Inimigos pelo destino, de Abel Ferrara ***1/2


Se “Amor, sublime amor” (1961) era uma releitura estilizada/musicada da clássica peça shakespeariana “Romeu e Julieta”, “Inimigos pelo destino” (1987) adapta ambas as obras pelo olhar muito particular do diretor norte-americano Abel Ferrara. A trágica história original de amor impossível entre dois jovens permanece praticamente a mesma, assim como a atualização da trama para um ambiente de gangues em eterno desafio. O que muda em termos efetivos é a perspectiva mais sórdida e carregada de uma religiosidade distorcida que é típica da filmografia de Ferrara. O diretor capricha na violência gráfica e na encenação exagerada, mas sem cair no choque sensorial gratuito. Assim, o tradicional drama dos amantes se converte em algo entre o bizarro conto moral e o exploitation descabelado. Shakespeare renasce sob um âmbito artístico que tanto se mostra repulsivo quanto fascinante nessa moldura barroca-realista.

quarta-feira, novembro 21, 2018

Vizinhos 2, de Nicholas Stoller **1/2


Na continuação do primeiro “Vizinhos” (2014), o diretor Nicholas Stoller, também responsável por aquele primeiro filme, não mudou muito em relação à abordagem artística – em meio a uma narrativa típica de comédia escrachada, há um subtexto a criticar com ironia os dilemas e contradições da classe média norte-americana contemporânea. Em “Vizinhos 2” (2018), inclusive, até se insinua uma leve menção a questões feministas, o que permite à produção ainda fazer uma leve desconstrução do gênero “filmes de fraternidade universitária com muito sexo, drogas e rock and roll”. Há momentos bem engraçados, principalmente quando se envereda pelo lado de um humor físico que puxa para a linha entre o grosseiro, o violento e o levemente escatológico, mas em um contexto geral prevalece uma incômoda sensação de clichês narrativos sendo repisados com algum excesso. Paira uma impressão de que Stoller dá uma frouxada na direção para acentuar uma atmosfera de comicidade alucinada, para dar um clima mesmo de “chapação” para a narrativa. Se em alguns momentos essa pretensão se revela justificada ao dar uma certa verdade para a encenação, também é evidente em outras sequências que essa frouxidão na narrativa deixa “Vizinhos 2” um tanto enfadonho em suas soluções formais e temáticas.

····················

**Objetivo A**.
Responda com base nas resenhas de filmes:
(i) Em que ano foi lançado "Inimigos pelo destino"?
(ii) De qual peça shakespeariana "Amor, sublime amor" era uma releitura?
(iii) Em que ano saiu o primeiro "Vizinhos"?
**Objetivo B**. Traduza para o inglês esta frase das resenhas de filmes: "O diretor capricha na violência gráfica e na encenação exagerada, mas sem cair no choque sensorial gratuito."
**Objetivo C**. Prossiga as resenhas de filmes a partir do ponto em que terminam.

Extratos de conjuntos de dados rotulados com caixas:
····················

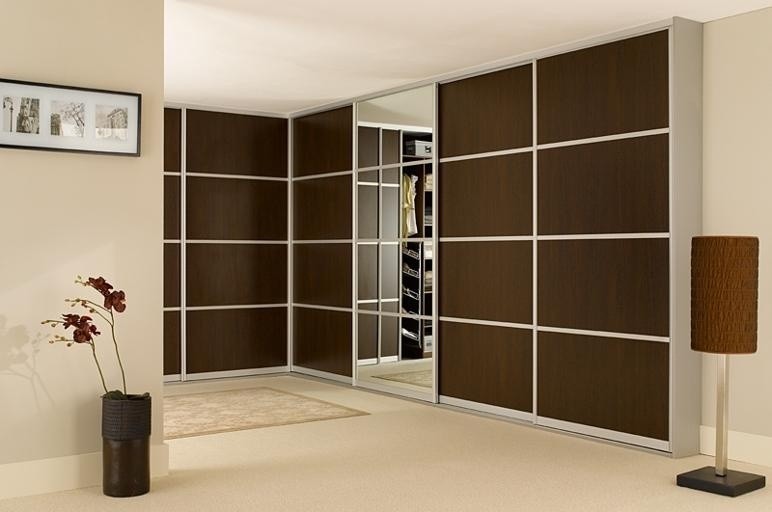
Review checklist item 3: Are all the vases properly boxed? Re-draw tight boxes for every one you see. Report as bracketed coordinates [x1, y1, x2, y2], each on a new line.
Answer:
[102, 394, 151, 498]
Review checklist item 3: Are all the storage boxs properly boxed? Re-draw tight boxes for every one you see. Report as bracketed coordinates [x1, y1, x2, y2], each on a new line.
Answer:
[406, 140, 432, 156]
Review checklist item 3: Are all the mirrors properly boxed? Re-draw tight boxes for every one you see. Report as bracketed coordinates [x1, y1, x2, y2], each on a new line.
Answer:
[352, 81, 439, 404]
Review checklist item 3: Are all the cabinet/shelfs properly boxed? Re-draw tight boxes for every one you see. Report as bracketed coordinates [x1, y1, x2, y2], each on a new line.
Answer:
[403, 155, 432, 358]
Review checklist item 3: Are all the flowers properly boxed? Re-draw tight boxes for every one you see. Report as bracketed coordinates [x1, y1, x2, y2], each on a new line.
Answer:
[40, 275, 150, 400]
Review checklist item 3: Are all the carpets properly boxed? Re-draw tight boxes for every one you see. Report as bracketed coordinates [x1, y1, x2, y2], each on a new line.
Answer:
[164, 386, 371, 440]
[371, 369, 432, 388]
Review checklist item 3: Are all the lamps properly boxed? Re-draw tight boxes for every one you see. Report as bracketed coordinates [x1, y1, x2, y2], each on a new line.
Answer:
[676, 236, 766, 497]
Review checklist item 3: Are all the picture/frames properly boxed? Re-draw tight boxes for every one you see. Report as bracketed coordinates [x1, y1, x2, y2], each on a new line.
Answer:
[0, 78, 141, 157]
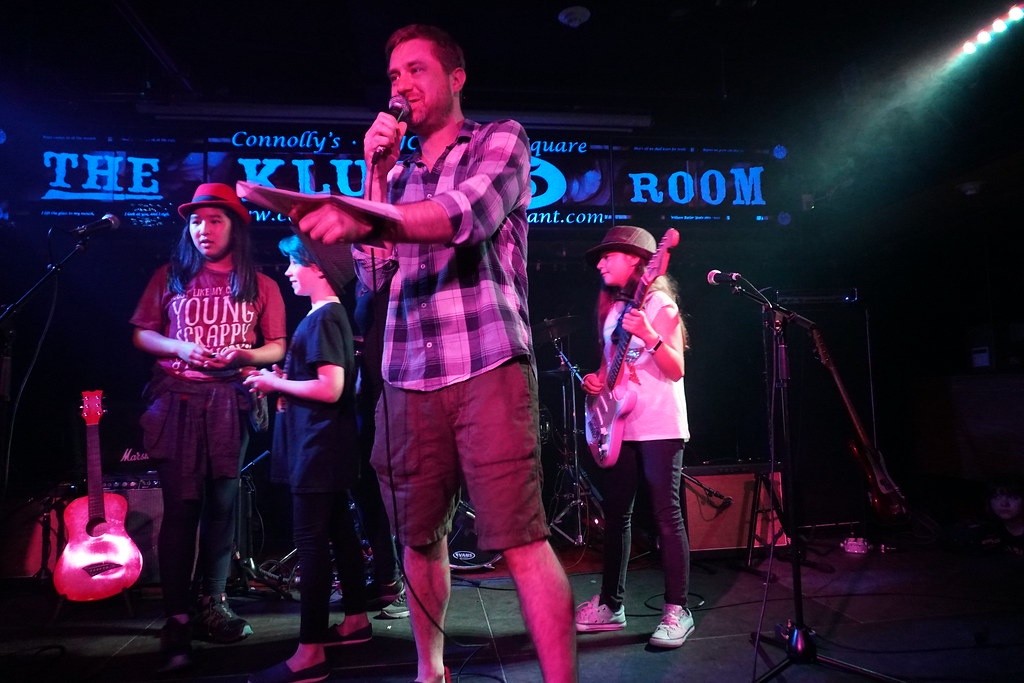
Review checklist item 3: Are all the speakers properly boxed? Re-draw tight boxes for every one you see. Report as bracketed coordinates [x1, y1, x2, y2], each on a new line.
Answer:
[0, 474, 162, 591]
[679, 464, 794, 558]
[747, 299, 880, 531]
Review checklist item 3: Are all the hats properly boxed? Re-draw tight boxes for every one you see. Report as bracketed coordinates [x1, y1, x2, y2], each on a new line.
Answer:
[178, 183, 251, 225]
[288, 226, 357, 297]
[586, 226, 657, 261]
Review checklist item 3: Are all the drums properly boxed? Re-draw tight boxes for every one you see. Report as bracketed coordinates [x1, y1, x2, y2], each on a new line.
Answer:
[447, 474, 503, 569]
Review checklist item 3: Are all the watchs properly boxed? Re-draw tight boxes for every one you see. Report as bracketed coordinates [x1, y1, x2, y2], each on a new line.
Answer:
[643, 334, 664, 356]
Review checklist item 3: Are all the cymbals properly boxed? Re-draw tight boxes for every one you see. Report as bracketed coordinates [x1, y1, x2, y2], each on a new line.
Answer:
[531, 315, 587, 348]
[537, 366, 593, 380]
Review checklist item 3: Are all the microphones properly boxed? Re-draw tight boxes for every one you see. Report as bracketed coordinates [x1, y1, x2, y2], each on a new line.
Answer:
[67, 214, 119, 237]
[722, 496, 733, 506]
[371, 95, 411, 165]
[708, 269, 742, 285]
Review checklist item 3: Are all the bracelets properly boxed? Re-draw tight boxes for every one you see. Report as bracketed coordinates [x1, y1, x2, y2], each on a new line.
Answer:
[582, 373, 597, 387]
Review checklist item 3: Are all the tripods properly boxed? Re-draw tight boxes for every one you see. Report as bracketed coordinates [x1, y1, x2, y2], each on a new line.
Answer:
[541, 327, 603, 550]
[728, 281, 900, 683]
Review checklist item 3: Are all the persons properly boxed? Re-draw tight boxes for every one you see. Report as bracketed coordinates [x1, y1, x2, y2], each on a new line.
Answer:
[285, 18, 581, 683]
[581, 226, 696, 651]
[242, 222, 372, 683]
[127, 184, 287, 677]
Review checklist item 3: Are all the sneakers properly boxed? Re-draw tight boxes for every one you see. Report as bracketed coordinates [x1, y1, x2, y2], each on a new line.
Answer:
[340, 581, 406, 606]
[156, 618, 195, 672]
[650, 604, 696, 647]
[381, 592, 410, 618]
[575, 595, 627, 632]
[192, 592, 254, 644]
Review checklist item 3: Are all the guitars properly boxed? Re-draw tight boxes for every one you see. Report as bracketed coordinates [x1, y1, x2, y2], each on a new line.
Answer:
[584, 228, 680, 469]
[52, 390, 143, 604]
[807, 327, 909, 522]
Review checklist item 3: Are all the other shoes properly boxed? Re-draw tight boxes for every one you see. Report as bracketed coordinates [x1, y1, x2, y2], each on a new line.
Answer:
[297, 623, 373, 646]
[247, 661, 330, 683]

····················

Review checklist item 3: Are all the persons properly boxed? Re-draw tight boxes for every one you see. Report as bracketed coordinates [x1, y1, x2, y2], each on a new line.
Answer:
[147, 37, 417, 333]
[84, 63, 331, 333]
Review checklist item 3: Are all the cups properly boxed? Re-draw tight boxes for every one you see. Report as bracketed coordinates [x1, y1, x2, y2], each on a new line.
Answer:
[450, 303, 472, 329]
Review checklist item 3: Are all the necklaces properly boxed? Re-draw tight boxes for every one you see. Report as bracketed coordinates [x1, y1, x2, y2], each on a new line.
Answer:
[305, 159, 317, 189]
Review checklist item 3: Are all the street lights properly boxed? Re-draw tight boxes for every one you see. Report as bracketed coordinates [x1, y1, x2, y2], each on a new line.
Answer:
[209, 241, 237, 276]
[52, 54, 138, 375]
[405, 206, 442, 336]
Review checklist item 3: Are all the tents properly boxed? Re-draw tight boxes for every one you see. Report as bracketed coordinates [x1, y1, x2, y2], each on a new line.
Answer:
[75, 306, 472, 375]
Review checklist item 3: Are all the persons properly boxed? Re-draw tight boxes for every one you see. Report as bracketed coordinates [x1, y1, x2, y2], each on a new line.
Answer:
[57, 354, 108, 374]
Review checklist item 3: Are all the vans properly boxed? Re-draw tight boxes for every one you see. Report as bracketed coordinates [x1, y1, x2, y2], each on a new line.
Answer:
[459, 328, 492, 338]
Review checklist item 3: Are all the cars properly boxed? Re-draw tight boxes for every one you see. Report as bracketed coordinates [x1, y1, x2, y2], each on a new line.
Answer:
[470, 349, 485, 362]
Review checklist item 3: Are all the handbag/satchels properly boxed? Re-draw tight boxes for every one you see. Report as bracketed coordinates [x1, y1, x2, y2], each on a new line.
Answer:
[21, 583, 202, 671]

····················

**Resposta A**.
(i) 1987
(ii) "Romeu e Julieta"
(iii) 2014

**Resposta B**. The director goes all out on graphic violence and exaggerated staging, but without falling into gratuitous sensory shock.

**Resposta C**.
terça-feira, novembro 20, 2018

Animais fantásticos: Os crimes de Grindelwald, de David Yates **1/2


Em relação ao primeiro filme de 2016, pouca coisa mudou em “Animais fantásticos: Os crimes de Grindelwald” (2018). Pode-se dizer que isso ocorre porque nessa continuação permanece o mesmo diretor David Yates. E é verdade também que ele se mostra um cineasta confiável para os produtores e fãs da franquia “Harry Potter” e derivados porque praticamente não sai de uma fórmula consagrada e derivativa e nesse contexto fugir desses padrões seria considerado uma grande traição para os nerds, geeks e outros fanáticos afins (e para o grande mercado ávido por um lucro fácil, é claro). Mesmo uma pretensa ousadia de deixar um pouco mais explícita a homossexualidade de um personagem importante como Albus Dumbledore (Jude Law) na realidade só atesta o conservadorismo e previsibilidade esperados do filme, no sentido que tal particularidade é tratada como um sinal de fraqueza para ele (Dumbledore não pode confrontar diretamente o vilão Grindelwald devido a um pacto de sangue e amor que ambos estabeleceram na juventude). No mais, para quem assistiu com alguma atenção a todos os capítulos da saga de Harry Potter, ou pelo menos a maioria deles, fica evidente que nesse spin off retcon (pois é, as designações nessas franquias ficam cada vez mais específicas e esquisitas) há também uma tendência para que a narrativa ganhe uma atmosfera mais sombria ou coisa que o valha na medida que a história avance, mas que na realidade acaba só acentuando personagens cada vez mais rasos em interpretações canastronas do elenco e uma trama que adquire contornos de novela mexicana (sério, há um excesso de revelações bombásticas do tipo “fulano é filho do sicrano”, com direito a musiquinha estridente de “surpresa”).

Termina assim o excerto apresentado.